_Exercise task_: Reproduce the records below word for word, leaving out the pictures.

_Provided information_:
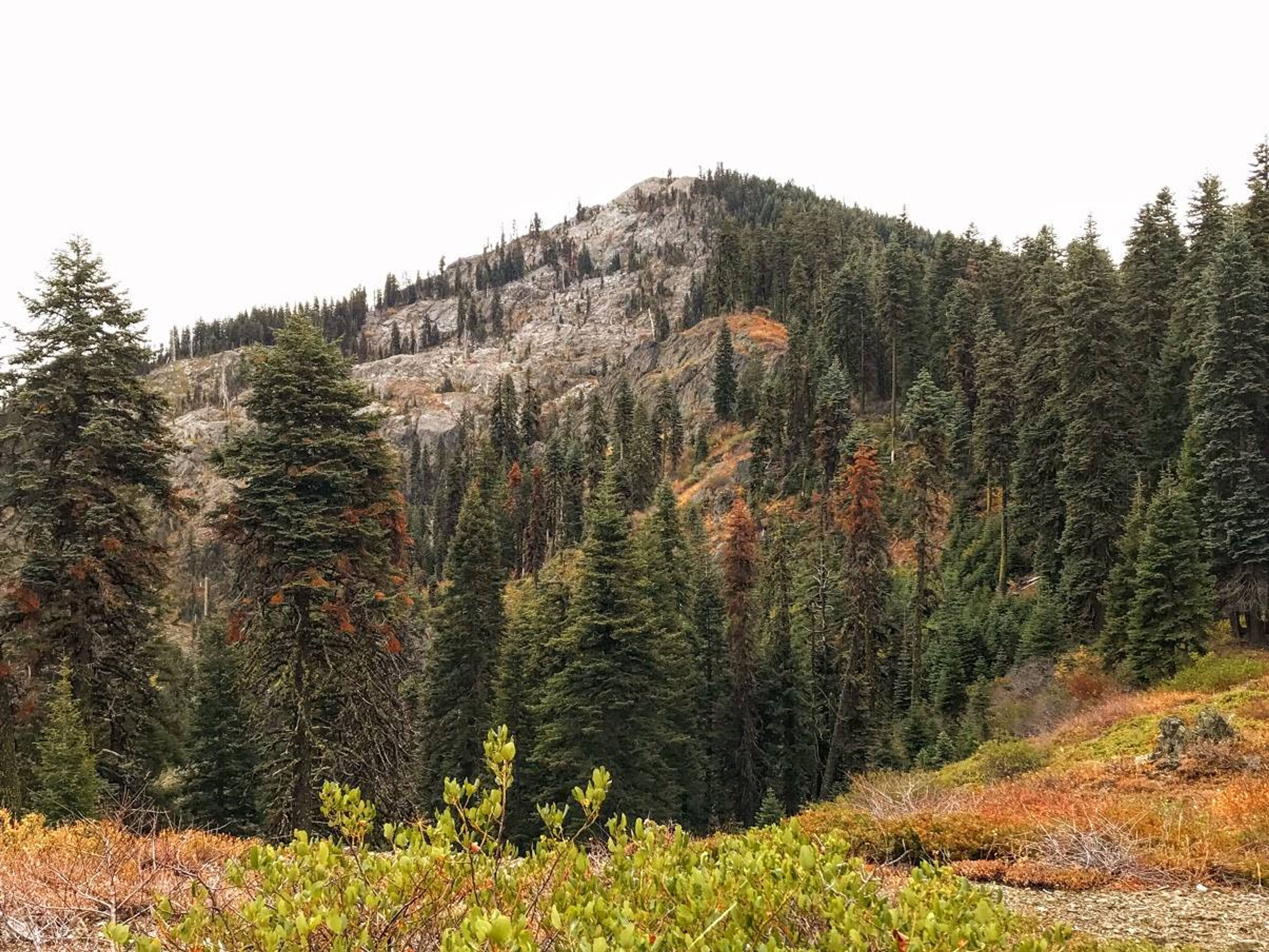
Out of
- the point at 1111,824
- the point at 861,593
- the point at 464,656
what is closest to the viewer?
the point at 1111,824

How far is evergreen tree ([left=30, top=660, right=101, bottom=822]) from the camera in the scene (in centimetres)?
1442

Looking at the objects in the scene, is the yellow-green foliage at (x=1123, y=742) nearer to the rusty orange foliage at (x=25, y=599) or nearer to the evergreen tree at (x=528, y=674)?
the evergreen tree at (x=528, y=674)

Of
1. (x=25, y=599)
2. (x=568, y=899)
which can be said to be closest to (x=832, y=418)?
(x=25, y=599)

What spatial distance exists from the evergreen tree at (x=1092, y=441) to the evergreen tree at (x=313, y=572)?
3176 centimetres

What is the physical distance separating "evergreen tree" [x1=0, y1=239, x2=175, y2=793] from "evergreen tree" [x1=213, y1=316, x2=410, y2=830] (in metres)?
2.88

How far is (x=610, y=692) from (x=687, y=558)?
20.3 metres

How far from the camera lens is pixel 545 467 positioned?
268ft

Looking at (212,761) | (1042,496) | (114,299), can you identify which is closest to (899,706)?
(1042,496)

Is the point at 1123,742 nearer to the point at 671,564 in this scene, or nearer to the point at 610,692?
the point at 610,692

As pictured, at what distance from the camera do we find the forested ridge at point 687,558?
1502cm

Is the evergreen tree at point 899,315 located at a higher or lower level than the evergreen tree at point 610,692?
higher

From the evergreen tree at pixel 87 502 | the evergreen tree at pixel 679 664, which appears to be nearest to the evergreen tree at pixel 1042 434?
the evergreen tree at pixel 679 664

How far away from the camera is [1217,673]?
2428 cm

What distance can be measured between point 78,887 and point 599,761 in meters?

_Problem solution_:
Out of
- the point at 1111,824
- the point at 861,593
- the point at 464,656
what is closest to the viewer?
the point at 1111,824

How far is evergreen tree ([left=30, top=660, right=101, bottom=822]) from the camera in the scene (in centimetres)?
1442

Looking at the objects in the scene, is the yellow-green foliage at (x=1123, y=742) nearer to the rusty orange foliage at (x=25, y=599) or nearer to the evergreen tree at (x=528, y=674)?
the evergreen tree at (x=528, y=674)

Of
1. (x=25, y=599)
2. (x=568, y=899)
which can be said to be closest to (x=832, y=418)?
(x=25, y=599)

What spatial distance exists from the evergreen tree at (x=1092, y=441) to the evergreen tree at (x=313, y=572)?
3176 centimetres

What is the physical distance separating "evergreen tree" [x1=0, y1=239, x2=175, y2=793] from "evergreen tree" [x1=213, y1=316, x2=410, y2=830] (in metres)?
2.88

How far is (x=610, y=692) from (x=687, y=558)?
20.3 metres

How far from the camera lens is pixel 545 467 positioned?
268ft

Looking at (212,761) | (1042,496) | (114,299), can you identify which is closest to (899,706)?
(1042,496)

Is the point at 1123,742 nearer to the point at 671,564 in this scene, or nearer to the point at 610,692?
the point at 610,692

As pictured, at what distance from the camera do we find the forested ridge at point 687,558?
1502cm

Is the evergreen tree at point 899,315 located at a higher or lower level than the evergreen tree at point 610,692?
higher

From the evergreen tree at pixel 87 502 | the evergreen tree at pixel 679 664, which appears to be nearest to the evergreen tree at pixel 1042 434?
the evergreen tree at pixel 679 664

How far away from the camera is [1217,673]?
2428 cm

What distance can be measured between point 78,887 and point 599,761 in meters?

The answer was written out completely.